Monday, September 11, 2006

Peas on Earth

The more I learn about people, the more I become aware of just how many wierdos are running around there without any sort of supervision or permits. Where do people come up with these wierd phobias and quirks? I can imagine being scared of spiders (I happen to be, actually) snakes (nope) bumps in the night and the boogey man. But what about people that get freaked out because one food on their plate is interacting with a different food on the same plate? That, of course is not to be confused with my own obsessive compulsive disorder when younger of having to eat each type of food until it was gone and then move around my plate in a clockwise direction until all food had been systematically consumed. Or my need to eat corn on the cob in neat rows, making sure not to mar or otherwise damage the kernals either above or below my current chewing path until it was their proper turn.

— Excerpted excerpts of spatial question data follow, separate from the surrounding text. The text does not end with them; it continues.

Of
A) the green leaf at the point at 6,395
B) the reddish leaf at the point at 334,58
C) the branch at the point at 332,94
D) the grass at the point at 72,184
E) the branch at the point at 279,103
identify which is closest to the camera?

Those are merely the folly of youth, the play of kids to annoy their parents. What I am talking about are the people that get freaked out that their peas are touching the mashed potatos. Of course let me state it here I for one don't believe a pea should ever be on a plate to begin with. In fact, I am not even sure I believe in peas, but that is not what I am here to talk about. This was brought to my attention in Brussels. When we got to la Cantina last Saturday night and settled into our chairs for a Brazilian feast, Karim turned a whiter shade of pale when he saw that the tables had been set with the knives resting between two tines of the forks. At first I thought he was joking, but no. It is not the fact that the knife and fork were touching each other, it was the way they were touching. As if there was some sort of cutlery porn we were all very unaware of. Just the sight of it sent shivers down his spine. I did go out of my way a few times to put my knife between the tines of my fork just for entertainment purposes. It was a huge success.

And then there is Marco's brother. He gets freaked out by kleenex. Kleenex. He can use a paper towel to blow the old nose, but a kleenex has him running for the hills screaming for mercy. Imagine the fun his parents used to have. My parents would threaten us with grounding, bodily harm and the big one - no television. All his parents had to do was threaten to throw a tissue at him. Of course, If I had been his brother, I would have kleenexed his bed every night just to watch him wake up screaming. Nik, being the loveable cocktail mixing, Martha Stewart reading whack-job that he is can't take someone touching his fingers under the fingernails, which is an open invitation for Marco to try and do that as much as possible.

Where do you people come up with these things?